Conclusions, with scare quotes.
So the cartoon “you” uses real dollars to get “dollars” to “buy” “roller skates,” all the while being observed by a “college kid” preparing a report to give to your “mom.”

And, er…
From the blog, Clickable Culture:

“…SL resident Pirate Cotton, boldly goes where I am too timid to tread. His blog post on ‘Sex and Second Life’ summarizes how doin' the humpty-hump evolved in Linden Lab's digital domain. The thing I've found funniest about Second Life's anatomically-spare avatars is that in order to engage in ‘realistic’ sex acts, one must attach the appropriate genitalia.”

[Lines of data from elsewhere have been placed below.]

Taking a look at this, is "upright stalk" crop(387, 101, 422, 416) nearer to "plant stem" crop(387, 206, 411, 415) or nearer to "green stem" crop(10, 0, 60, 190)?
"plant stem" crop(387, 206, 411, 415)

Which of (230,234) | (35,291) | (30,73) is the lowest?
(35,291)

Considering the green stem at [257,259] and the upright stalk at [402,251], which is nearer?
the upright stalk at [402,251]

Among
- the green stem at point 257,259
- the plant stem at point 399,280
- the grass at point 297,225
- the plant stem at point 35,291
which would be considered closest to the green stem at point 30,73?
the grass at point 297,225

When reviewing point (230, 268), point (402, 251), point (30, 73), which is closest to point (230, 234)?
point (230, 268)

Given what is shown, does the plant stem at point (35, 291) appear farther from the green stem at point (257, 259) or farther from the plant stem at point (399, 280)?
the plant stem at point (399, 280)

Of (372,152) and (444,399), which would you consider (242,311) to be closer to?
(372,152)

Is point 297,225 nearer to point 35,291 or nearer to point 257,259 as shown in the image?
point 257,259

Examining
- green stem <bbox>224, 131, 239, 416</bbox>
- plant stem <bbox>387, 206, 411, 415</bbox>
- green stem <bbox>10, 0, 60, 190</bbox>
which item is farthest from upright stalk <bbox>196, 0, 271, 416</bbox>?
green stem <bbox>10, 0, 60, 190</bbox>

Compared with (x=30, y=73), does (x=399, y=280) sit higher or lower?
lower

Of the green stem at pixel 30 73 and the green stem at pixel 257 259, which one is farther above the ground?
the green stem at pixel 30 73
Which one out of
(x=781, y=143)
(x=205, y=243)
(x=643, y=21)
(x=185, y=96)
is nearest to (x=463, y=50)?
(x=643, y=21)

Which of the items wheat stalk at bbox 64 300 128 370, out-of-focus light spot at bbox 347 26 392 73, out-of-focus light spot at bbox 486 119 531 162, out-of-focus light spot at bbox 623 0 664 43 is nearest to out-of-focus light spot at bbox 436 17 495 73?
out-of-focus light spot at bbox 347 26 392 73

Available with your good Linden credit at the genitalia “store.” Careful though. “Mom” is watching.

Conservative scandals
The GOP has known about Representative Mark Foley’s “over-friendly” e-mails to a teenage boy for a couple years. (Sample query: “is your little guy limp… or growing.”)

The Nation claims that the number two editor at the Washington Times and his wife are white supremacists.

The director of human resources at the Washington Times was arrested in a sting operation by the Metropolitan Police. He thought he was hooking up with a 13 year old girl, but when he showed up for the rendezvoux, all he met were cops.